L’estuaire est un peu le jardin dominical des habitants de l’agglomération caennaise, un jardin sous haute surveillance : environ 1000 ha d’espace protégé dont 325 ha de terres acquises par le Conservatoire du littoral et gérées par le département. Entre fleuve et mer, découvrez vous aussi ce tableau vivant où terre et eau se mêlent en une mosaïque de décors imbriqués : le contact entre ces milieux multiples favorise la biodiversité.

Métamorphoses liées au canal

Ici, c’est d’abord l’eau qui a modelé le paysage : au quotidien car l’estuaire vit au rythme des marées ; au fil des siècles car les variations du niveau marin ont fait évoluer le trait de côte. Souvent en lutte avec la mer, les hommes ont multiplié les interventions : pour lutter contre l’envasement et sauver la navigation jusqu’au port de Caen, pour libérer des terres agricoles ou des zones balnéaires. La création du canal de l’Orne a particulièrement bouleversé le profil de la baie, modifiant le sens des courants marins et charriant les sédiments vers l’est.

Chasse au gabion

Sur la rive droite, le rivage est celui de Ranville, Amfreville, Sallenelles et Merville-Franceville-Plage. Les milieux naturels abondent : estran sableux, dunes, prairies humides pâturées, vasières littorales recouvertes à marée haute,  herbus ou prés salés atteints seulement par les grandes marées…
La richesse biologique de l’estuaire a généré un éventail d’activités traditionnelles, certaines se pérennisent dans un cadre réglementé. La chasse au gibier d’eau, gérée par une association départementale, se pratique la nuit d’août à janvier depuis des huttes flottantes appelées gabions. Plus récent, le ramassage de la "pelouze", ver de vase vendu notamment pour la pêche en Méditerranée, est aujourd’hui réservé à quelques professionnels.  
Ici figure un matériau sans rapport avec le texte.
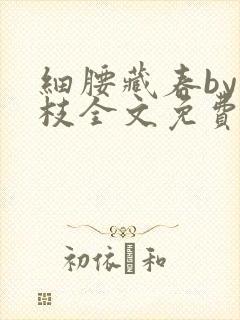 细腰藏春by韫枝全文免费阅读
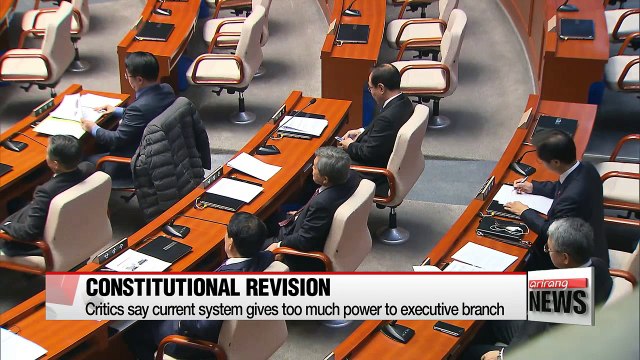 Constitutional revision committee mulls changing presidential term
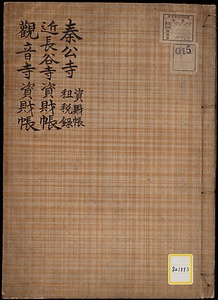 《秦公寺資財帳租税録・近長谷寺資財帳・観音寺資財帳》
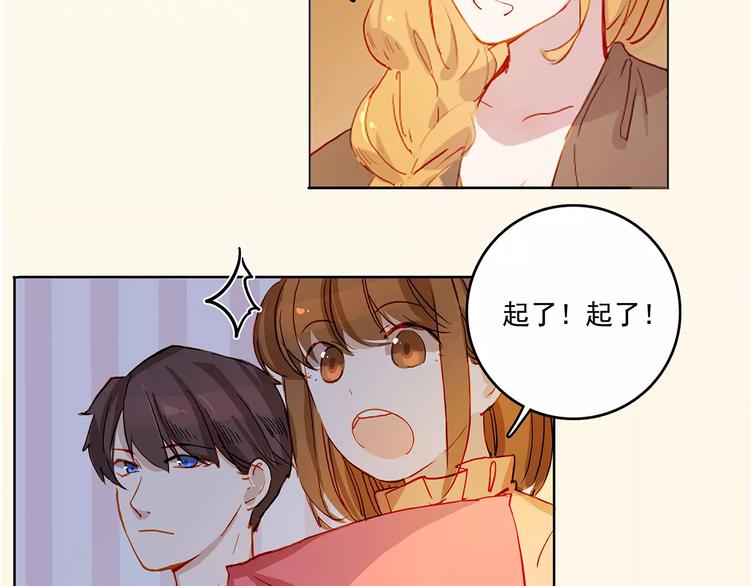 第19话 试镜-第19话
Etape pour oiseaux migrateurs

Seul estuaire entre la baie des Veys et l’embouchure de la Seine, l’estuaire de l’Orne est une étape incontournable pour beaucoup d’oiseaux migrateurs : aire de "pique-nique", aire de repos de courte ou de longue durée pour les hivernants ou estivants. L’hiver voit s’installer sarcelles, canards pilets, souchets ou siffleurs, bécasseaux et autres pingouins venus du nord. Au printemps, d’autres espèces remontant d’Afrique sont de retour, certaines se sédentarisent. Mention spéciale aux oiseaux nicheurs et surtout au gravelot à collier interrompu qui a choisi les bancs de sable et le haut de plage pour nidifier entre avril et juillet, au péril de ses œufs en proie au piétinement ! 

Un site Natura 2000

Pour connaître cette remarquable avifaune, parcourez le chemin aménagé autour du Gros Banc, ancien polder devenu réserve ornithologique près de la pointe de Merville. Des observatoires et des panneaux explicatifs vous y attendent. Au titre de la directive européenne "oiseaux", le site de l’estuaire figure comme "zone de protection spéciale"  rattachée au réseau "Natura 2000" : un dispositif pour concilier préservation des espèces naturelles et enjeux économiques. La superposition des statuts de protection et de gestion de la baie et le nombre de partenaires qu’elle implique peuvent sembler complexes ; ils témoignent de l’incontestable valeur patrimoniale du site.